# The Year I Bought Every Family In Town A New Car For Christmas



## Meanderer (Dec 9, 2014)

The year 2011 was coming to a close.  It had been a good year and as I thought about our little town, I had the idea that since most of the folks had old cars or none at all, I would do something about it.  Then and there I promised myself that I  would park a new car in front of every house!  Now as I said our town is very small, and the townsfolk are a quiet bunch. They are quite happy, just to be here!  Truth be told, they don't drive much to speak of, and the little train still comes through town on occasion, so just maybe this idea would perk up the whole town.

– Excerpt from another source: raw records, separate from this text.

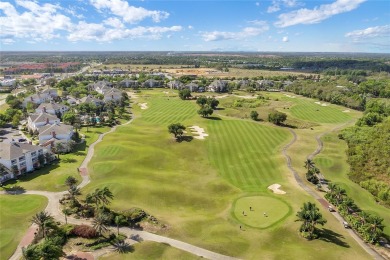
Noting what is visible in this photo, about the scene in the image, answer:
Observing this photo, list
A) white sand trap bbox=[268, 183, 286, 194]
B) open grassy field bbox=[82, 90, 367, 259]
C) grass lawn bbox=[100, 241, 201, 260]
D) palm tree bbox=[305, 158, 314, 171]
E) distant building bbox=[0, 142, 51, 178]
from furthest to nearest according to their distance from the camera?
1. palm tree bbox=[305, 158, 314, 171]
2. distant building bbox=[0, 142, 51, 178]
3. white sand trap bbox=[268, 183, 286, 194]
4. open grassy field bbox=[82, 90, 367, 259]
5. grass lawn bbox=[100, 241, 201, 260]

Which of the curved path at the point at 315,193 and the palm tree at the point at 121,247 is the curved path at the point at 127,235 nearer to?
the palm tree at the point at 121,247

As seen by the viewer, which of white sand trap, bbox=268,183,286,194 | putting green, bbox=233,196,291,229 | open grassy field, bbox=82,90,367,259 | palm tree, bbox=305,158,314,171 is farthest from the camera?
palm tree, bbox=305,158,314,171

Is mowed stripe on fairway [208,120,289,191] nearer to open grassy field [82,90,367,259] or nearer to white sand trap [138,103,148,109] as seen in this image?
open grassy field [82,90,367,259]

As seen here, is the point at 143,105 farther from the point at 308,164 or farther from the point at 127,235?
the point at 127,235

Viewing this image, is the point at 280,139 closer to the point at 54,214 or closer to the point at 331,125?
the point at 331,125

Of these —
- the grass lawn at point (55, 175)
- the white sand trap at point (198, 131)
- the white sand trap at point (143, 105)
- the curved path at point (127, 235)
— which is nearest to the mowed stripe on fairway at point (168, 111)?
the white sand trap at point (143, 105)

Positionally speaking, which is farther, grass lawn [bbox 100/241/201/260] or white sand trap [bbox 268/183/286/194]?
white sand trap [bbox 268/183/286/194]

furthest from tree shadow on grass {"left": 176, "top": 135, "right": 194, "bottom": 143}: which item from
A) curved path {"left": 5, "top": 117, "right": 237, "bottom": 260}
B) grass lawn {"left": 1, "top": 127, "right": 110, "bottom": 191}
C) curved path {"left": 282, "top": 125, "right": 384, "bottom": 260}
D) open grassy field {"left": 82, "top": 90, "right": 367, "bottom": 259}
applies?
curved path {"left": 5, "top": 117, "right": 237, "bottom": 260}
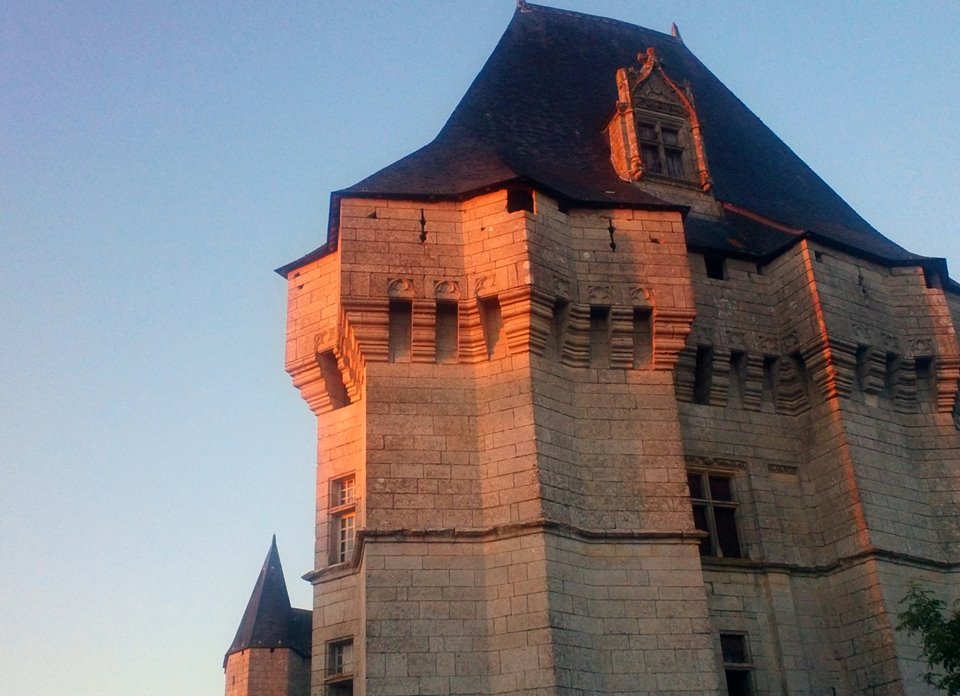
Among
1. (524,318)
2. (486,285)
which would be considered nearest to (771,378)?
(524,318)

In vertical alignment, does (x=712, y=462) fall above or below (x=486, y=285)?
below

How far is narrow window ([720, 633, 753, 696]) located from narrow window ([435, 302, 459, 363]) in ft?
15.3

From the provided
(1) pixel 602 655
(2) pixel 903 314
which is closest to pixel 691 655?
(1) pixel 602 655

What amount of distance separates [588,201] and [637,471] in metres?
3.77

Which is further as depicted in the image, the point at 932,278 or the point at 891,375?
the point at 932,278

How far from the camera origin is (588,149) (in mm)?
17141

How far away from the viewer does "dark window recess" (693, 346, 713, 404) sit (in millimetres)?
14664

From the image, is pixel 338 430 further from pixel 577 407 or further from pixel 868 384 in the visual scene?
pixel 868 384

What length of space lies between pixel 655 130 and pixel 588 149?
121 cm

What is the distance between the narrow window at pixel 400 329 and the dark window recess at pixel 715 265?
16.0 feet

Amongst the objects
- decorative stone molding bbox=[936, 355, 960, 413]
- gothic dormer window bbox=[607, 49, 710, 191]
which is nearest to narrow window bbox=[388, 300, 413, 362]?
gothic dormer window bbox=[607, 49, 710, 191]

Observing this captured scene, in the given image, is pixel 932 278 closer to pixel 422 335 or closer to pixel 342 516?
pixel 422 335

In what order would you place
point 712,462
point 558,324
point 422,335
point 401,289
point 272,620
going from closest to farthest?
point 422,335, point 401,289, point 558,324, point 712,462, point 272,620

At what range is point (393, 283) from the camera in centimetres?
1318
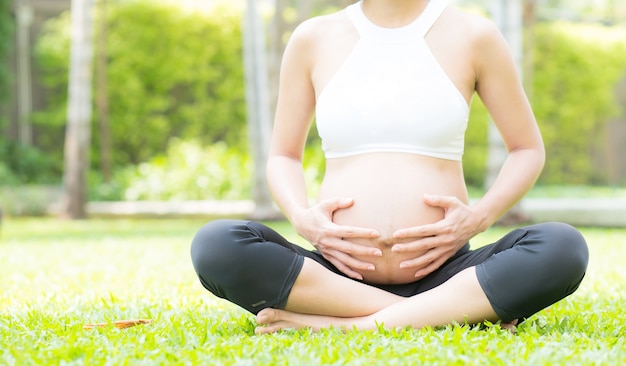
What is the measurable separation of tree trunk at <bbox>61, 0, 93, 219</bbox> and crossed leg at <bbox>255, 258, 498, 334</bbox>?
8.62 meters

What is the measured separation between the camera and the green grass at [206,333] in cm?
221

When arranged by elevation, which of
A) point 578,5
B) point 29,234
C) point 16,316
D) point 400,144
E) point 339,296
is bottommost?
point 29,234

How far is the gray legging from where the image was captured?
101 inches

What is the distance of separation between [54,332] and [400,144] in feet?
4.17

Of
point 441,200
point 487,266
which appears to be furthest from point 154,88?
point 487,266

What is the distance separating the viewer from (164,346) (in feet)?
7.90

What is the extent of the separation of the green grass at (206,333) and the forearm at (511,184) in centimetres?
39

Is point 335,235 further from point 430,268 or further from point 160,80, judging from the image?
point 160,80

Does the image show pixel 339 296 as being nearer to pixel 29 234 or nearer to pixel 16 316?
pixel 16 316

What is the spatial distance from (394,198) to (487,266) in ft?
1.20

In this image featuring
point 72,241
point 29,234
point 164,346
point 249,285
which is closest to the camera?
point 164,346

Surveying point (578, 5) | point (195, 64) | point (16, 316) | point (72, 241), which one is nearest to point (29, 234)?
point (72, 241)

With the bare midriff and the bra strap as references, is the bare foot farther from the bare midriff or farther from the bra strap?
the bra strap

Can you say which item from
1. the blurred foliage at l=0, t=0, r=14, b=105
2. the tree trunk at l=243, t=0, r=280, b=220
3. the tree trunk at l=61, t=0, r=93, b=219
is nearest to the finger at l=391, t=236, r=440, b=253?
the tree trunk at l=243, t=0, r=280, b=220
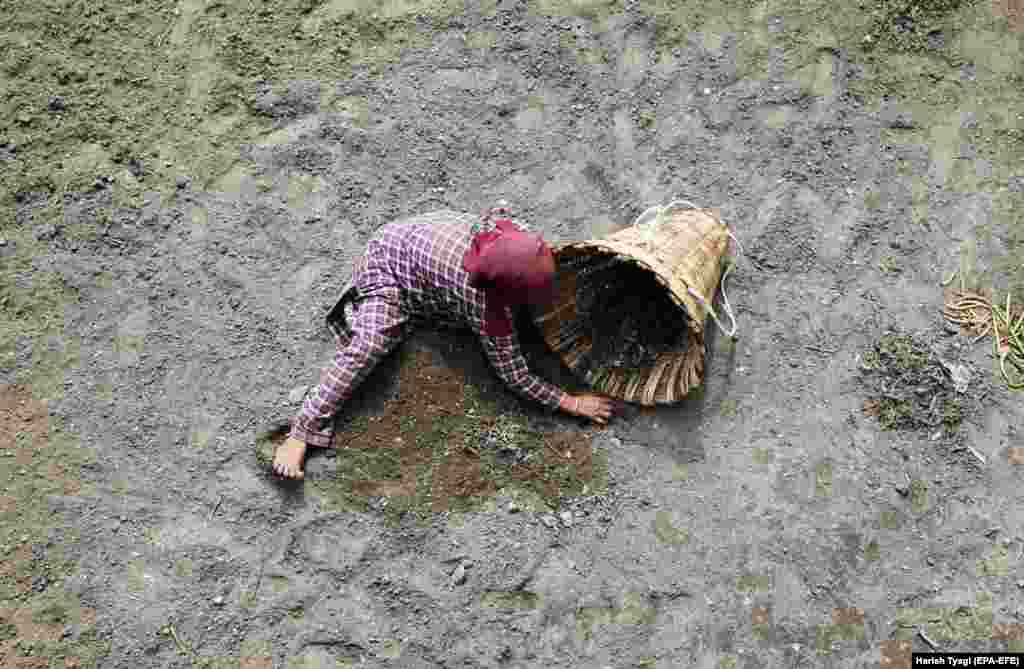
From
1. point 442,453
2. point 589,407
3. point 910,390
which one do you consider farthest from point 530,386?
point 910,390

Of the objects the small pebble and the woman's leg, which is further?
the small pebble

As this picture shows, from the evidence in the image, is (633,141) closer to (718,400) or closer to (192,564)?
(718,400)

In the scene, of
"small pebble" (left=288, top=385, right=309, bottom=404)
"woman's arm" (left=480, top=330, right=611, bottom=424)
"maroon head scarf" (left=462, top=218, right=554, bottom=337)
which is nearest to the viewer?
"maroon head scarf" (left=462, top=218, right=554, bottom=337)

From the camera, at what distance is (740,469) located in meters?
3.00

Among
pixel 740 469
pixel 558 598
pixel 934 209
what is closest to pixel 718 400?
pixel 740 469

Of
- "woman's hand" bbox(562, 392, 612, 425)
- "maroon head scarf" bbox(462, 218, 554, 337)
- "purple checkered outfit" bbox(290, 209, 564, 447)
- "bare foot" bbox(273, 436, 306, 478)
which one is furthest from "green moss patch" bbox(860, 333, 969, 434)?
"bare foot" bbox(273, 436, 306, 478)

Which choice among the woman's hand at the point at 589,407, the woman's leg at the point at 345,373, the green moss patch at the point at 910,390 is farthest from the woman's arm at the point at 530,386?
the green moss patch at the point at 910,390

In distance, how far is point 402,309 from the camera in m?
2.97

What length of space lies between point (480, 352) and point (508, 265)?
70 cm

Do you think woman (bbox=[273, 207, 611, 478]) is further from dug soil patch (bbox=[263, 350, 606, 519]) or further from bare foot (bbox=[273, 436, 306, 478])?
dug soil patch (bbox=[263, 350, 606, 519])

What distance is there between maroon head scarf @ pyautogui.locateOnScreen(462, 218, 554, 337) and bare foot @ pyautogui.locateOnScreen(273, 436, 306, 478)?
92cm

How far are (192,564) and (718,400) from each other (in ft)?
6.32

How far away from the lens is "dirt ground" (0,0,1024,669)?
2.88m

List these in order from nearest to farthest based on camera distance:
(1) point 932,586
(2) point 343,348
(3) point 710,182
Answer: (1) point 932,586 < (2) point 343,348 < (3) point 710,182
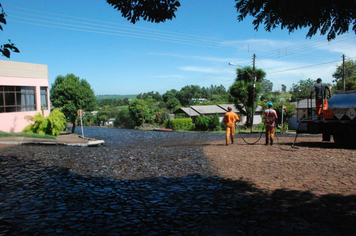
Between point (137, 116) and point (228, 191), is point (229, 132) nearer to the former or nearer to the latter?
point (228, 191)

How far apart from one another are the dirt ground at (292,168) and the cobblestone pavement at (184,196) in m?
0.02

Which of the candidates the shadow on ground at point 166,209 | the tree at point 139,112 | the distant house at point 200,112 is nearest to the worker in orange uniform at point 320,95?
the shadow on ground at point 166,209

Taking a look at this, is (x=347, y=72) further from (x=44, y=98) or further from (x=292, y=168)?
(x=292, y=168)

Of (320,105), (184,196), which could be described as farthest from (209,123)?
(184,196)

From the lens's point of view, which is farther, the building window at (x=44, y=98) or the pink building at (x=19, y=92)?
the building window at (x=44, y=98)

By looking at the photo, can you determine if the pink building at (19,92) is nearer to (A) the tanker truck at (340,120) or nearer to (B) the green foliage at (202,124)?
(A) the tanker truck at (340,120)

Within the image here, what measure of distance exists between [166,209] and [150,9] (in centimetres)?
343

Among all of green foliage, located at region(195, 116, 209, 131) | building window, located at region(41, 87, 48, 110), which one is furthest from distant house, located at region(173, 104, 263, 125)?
building window, located at region(41, 87, 48, 110)

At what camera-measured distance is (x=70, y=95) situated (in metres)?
46.7

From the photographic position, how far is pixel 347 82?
52.0m

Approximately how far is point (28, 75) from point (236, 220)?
92.8 feet

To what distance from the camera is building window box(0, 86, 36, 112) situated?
2558cm

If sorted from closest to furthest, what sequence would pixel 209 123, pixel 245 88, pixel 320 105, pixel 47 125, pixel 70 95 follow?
pixel 320 105 < pixel 47 125 < pixel 70 95 < pixel 245 88 < pixel 209 123

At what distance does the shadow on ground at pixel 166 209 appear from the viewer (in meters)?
4.34
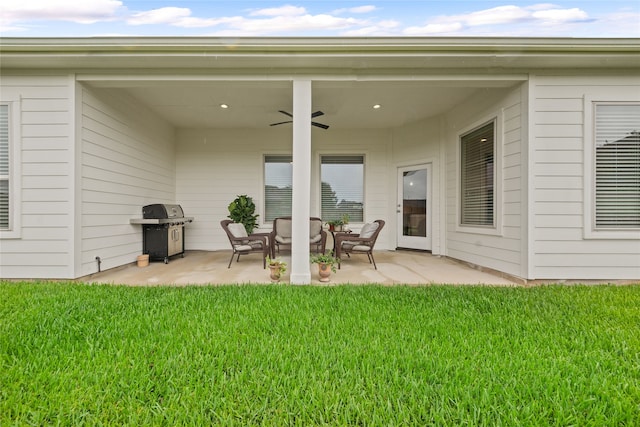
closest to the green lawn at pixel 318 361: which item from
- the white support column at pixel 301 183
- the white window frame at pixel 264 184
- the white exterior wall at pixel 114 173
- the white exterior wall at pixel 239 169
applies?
the white support column at pixel 301 183

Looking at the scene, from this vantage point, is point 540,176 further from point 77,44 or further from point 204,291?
point 77,44

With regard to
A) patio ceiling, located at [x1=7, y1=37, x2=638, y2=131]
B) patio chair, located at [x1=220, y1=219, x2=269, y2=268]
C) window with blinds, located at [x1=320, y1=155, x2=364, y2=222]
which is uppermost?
patio ceiling, located at [x1=7, y1=37, x2=638, y2=131]

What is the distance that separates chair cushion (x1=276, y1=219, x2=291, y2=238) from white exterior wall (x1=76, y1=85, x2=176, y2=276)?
2.54 m

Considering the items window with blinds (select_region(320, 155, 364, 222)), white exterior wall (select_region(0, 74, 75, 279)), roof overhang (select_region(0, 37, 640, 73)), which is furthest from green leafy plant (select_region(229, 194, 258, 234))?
roof overhang (select_region(0, 37, 640, 73))

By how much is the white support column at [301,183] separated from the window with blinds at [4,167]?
12.5 ft

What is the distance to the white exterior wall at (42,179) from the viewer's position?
355 cm

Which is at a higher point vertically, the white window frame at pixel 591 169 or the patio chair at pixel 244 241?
the white window frame at pixel 591 169

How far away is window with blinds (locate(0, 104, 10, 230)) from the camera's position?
3.56 meters

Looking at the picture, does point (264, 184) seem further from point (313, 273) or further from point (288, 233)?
point (313, 273)

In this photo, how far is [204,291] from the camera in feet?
10.2

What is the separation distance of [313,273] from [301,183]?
143 cm

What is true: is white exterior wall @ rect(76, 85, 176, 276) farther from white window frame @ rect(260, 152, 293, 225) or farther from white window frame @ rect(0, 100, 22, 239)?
white window frame @ rect(260, 152, 293, 225)

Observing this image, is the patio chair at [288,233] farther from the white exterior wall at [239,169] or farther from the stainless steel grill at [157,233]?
the stainless steel grill at [157,233]

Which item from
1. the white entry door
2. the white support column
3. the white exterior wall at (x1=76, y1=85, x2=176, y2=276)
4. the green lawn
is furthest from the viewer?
the white entry door
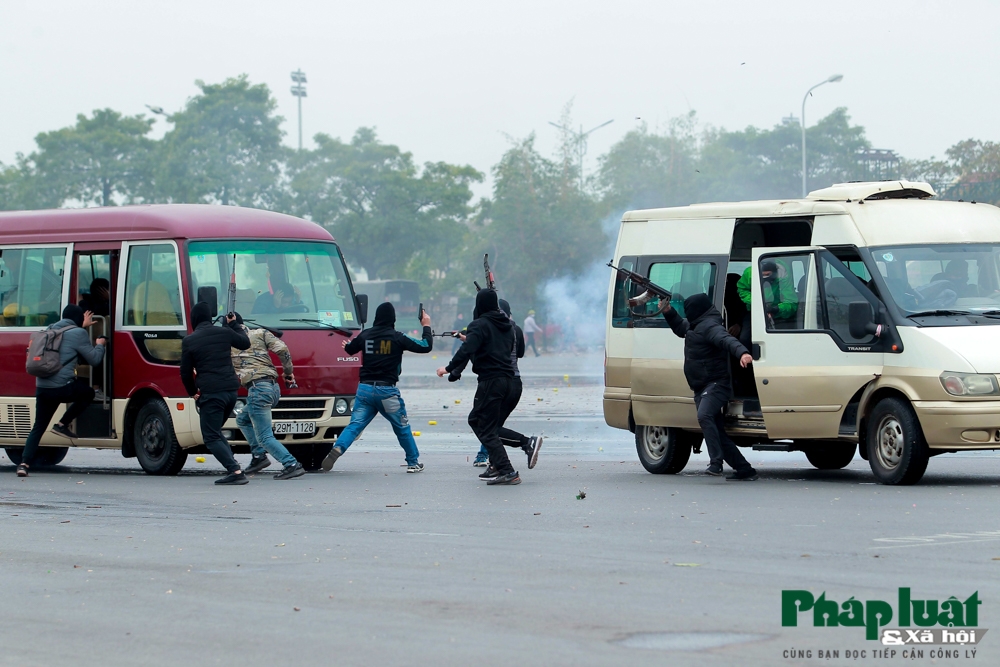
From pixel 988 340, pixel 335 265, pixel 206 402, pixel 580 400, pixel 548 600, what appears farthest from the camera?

So,one cold December day, four years ago, I headed out to buy 12 new cars.  The very first place I stopped at had what I wanted.  A twelve pack of metal die-cast cars.  A real variety of colors and styles....something for everyone!  They were a bargain too...it is only modesty that keeps me from disclosing the total sticker price!  

Well, when I got them back to town, first thing I had to do was to collect and dispose of the old cars, and very carefully divvy up the new "wheels" in a way that would be pleasing to all.  After I had finished, I stood back and I found out that I had been right...It did perk up the whole town.  Well it will be three years since then,and I have not heard a word of complaint...or thanks for that matter, but the act was meant to be anonymous after all.  They all still have low mileage, and their new car shine...especially when the tree lights are turned on!

Oh, and I almost forgot...I had a little left in the kitty...enough to buy a new school bus for the town's little school!  All in all, the Christmas of 2011 was one of the Town's best!  .....and Oprah had nothing to do with it!

View attachment 11645


----------



## Falcon (Dec 9, 2014)

Jim,  I've always admired a man with a generous heart.  How thoughtful of you. It must have emptied your piggy bank.

I can hear the town folk singing their praise.


----------



## jujube (Dec 9, 2014)

Hahaha!


----------



## Meanderer (Dec 15, 2014)

Here's a closer look at the Bus!

View attachment 11763


----------



## RadishRose (Dec 15, 2014)

Good man!!!!


----------